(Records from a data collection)
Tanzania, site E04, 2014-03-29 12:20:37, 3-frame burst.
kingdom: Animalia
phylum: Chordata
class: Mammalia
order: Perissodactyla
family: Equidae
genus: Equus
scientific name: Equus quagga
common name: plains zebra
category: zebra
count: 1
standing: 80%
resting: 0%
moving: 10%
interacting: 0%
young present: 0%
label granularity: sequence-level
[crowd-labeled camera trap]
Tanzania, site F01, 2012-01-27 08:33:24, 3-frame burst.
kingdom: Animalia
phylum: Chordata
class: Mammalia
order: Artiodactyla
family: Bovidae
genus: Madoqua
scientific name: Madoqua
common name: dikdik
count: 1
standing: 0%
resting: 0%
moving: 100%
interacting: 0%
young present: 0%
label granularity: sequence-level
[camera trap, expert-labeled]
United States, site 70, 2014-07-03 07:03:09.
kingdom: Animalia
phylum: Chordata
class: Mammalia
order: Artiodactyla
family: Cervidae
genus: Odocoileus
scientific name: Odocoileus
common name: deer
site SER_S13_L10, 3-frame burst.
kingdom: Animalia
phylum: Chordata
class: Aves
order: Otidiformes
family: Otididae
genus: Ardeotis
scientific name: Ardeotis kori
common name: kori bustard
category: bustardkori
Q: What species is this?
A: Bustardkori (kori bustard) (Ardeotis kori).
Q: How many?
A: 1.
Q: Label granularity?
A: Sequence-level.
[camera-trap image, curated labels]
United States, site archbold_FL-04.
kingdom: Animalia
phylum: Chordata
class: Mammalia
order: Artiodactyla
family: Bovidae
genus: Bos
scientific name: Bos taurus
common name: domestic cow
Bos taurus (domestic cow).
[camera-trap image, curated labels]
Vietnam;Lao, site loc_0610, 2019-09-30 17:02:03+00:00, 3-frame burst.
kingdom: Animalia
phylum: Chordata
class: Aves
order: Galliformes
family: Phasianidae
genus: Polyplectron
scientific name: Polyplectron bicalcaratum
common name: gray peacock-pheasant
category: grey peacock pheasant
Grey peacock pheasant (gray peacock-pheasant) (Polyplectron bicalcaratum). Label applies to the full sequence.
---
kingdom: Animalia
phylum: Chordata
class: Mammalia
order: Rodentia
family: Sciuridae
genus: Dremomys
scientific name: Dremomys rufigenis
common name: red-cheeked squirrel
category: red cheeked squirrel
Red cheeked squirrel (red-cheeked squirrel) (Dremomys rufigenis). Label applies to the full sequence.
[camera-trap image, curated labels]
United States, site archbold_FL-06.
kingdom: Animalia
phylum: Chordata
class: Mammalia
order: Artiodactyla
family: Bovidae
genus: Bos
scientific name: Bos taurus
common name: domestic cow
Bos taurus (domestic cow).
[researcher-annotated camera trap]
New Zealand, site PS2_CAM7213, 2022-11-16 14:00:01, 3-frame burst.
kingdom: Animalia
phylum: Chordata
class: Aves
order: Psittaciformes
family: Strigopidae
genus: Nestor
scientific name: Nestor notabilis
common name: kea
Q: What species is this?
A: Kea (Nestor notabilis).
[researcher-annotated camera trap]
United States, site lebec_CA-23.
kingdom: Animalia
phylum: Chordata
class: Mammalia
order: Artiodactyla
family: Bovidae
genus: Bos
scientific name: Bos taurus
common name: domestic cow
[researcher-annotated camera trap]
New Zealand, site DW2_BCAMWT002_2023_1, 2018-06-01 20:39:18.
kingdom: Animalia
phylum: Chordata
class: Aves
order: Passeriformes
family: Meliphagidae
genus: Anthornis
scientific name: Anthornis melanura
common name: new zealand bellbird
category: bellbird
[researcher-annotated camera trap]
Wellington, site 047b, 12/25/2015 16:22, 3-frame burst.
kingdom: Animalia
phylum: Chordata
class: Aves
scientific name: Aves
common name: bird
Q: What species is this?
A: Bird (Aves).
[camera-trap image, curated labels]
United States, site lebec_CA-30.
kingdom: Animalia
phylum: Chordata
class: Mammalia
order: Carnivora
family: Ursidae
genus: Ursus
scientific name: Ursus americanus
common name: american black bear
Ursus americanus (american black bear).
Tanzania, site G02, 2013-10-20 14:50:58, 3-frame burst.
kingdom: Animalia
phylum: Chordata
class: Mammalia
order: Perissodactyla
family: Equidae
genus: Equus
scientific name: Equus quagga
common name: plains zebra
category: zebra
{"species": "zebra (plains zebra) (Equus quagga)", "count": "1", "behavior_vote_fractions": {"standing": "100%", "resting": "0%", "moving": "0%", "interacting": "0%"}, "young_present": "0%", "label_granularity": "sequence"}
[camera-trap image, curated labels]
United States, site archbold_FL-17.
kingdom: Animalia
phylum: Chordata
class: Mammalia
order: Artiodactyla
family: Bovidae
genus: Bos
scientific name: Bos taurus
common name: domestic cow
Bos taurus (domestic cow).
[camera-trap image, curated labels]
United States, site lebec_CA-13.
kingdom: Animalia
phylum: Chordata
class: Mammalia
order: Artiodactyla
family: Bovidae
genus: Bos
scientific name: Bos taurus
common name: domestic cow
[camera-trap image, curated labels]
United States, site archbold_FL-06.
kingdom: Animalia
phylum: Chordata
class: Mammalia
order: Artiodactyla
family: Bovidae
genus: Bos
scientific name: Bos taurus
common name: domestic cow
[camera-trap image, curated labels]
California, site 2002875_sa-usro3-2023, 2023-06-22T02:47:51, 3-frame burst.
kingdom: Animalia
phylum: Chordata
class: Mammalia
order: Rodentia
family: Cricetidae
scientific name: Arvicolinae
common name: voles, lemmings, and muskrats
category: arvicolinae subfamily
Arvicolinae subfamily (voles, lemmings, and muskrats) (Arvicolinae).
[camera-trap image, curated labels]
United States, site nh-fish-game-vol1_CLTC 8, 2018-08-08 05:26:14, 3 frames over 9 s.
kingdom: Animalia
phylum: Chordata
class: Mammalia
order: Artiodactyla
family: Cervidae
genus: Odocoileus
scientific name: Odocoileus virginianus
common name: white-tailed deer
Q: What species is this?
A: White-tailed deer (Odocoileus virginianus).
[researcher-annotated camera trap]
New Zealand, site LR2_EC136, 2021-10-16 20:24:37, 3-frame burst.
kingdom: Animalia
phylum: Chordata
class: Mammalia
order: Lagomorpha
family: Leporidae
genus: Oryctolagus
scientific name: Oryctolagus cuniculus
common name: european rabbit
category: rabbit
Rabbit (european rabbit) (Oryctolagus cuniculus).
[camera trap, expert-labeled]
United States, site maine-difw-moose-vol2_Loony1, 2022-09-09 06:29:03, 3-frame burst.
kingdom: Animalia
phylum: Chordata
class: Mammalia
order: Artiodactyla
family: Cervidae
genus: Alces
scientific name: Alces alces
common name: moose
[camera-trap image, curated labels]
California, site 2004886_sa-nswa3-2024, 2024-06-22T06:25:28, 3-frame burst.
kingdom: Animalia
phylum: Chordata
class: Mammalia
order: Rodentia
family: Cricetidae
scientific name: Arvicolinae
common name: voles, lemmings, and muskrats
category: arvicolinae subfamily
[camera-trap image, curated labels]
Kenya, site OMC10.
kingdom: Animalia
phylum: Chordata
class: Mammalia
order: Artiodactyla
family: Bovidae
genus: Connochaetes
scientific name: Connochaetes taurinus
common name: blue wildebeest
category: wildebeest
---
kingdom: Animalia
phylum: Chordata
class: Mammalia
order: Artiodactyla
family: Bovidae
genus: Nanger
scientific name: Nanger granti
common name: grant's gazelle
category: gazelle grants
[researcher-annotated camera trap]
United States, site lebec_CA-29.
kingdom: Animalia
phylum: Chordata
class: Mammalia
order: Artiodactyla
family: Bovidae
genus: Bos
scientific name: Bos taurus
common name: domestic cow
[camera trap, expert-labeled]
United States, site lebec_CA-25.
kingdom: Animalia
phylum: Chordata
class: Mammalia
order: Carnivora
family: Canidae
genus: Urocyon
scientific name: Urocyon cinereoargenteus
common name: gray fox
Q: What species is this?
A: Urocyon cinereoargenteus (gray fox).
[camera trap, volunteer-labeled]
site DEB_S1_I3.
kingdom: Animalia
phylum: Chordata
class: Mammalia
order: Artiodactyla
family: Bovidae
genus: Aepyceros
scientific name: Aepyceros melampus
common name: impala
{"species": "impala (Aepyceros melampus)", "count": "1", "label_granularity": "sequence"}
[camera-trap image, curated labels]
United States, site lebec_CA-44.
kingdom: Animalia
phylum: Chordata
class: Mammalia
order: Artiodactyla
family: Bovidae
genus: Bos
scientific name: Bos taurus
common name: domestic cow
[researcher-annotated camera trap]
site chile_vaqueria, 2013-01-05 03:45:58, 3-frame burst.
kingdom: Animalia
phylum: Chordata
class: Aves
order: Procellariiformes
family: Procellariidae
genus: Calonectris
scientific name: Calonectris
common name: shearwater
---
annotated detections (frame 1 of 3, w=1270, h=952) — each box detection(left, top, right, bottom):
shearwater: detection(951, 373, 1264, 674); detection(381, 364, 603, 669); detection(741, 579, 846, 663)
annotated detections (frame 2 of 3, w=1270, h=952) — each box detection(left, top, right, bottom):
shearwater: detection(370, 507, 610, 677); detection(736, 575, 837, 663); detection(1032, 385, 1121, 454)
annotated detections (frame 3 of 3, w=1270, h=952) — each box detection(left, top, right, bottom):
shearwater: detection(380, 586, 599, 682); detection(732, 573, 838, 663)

| TASK |
In your reply, restate exactly the lines from the start of the records above through the line holding "common name: red-cheeked squirrel", including both, and nothing else.

| EXPECTED OUTPUT |
Tanzania, site E04, 2014-03-29 12:20:37, 3-frame burst.
kingdom: Animalia
phylum: Chordata
class: Mammalia
order: Perissodactyla
family: Equidae
genus: Equus
scientific name: Equus quagga
common name: plains zebra
category: zebra
count: 1
standing: 80%
resting: 0%
moving: 10%
interacting: 0%
young present: 0%
label granularity: sequence-level
[crowd-labeled camera trap]
Tanzania, site F01, 2012-01-27 08:33:24, 3-frame burst.
kingdom: Animalia
phylum: Chordata
class: Mammalia
order: Artiodactyla
family: Bovidae
genus: Madoqua
scientific name: Madoqua
common name: dikdik
count: 1
standing: 0%
resting: 0%
moving: 100%
interacting: 0%
young present: 0%
label granularity: sequence-level
[camera trap, expert-labeled]
United States, site 70, 2014-07-03 07:03:09.
kingdom: Animalia
phylum: Chordata
class: Mammalia
order: Artiodactyla
family: Cervidae
genus: Odocoileus
scientific name: Odocoileus
common name: deer
site SER_S13_L10, 3-frame burst.
kingdom: Animalia
phylum: Chordata
class: Aves
order: Otidiformes
family: Otididae
genus: Ardeotis
scientific name: Ardeotis kori
common name: kori bustard
category: bustardkori
Q: What species is this?
A: Bustardkori (kori bustard) (Ardeotis kori).
Q: How many?
A: 1.
Q: Label granularity?
A: Sequence-level.
[camera-trap image, curated labels]
United States, site archbold_FL-04.
kingdom: Animalia
phylum: Chordata
class: Mammalia
order: Artiodactyla
family: Bovidae
genus: Bos
scientific name: Bos taurus
common name: domestic cow
Bos taurus (domestic cow).
[camera-trap image, curated labels]
Vietnam;Lao, site loc_0610, 2019-09-30 17:02:03+00:00, 3-frame burst.
kingdom: Animalia
phylum: Chordata
class: Aves
order: Galliformes
family: Phasianidae
genus: Polyplectron
scientific name: Polyplectron bicalcaratum
common name: gray peacock-pheasant
category: grey peacock pheasant
Grey peacock pheasant (gray peacock-pheasant) (Polyplectron bicalcaratum). Label applies to the full sequence.
---
kingdom: Animalia
phylum: Chordata
class: Mammalia
order: Rodentia
family: Sciuridae
genus: Dremomys
scientific name: Dremomys rufigenis
common name: red-cheeked squirrel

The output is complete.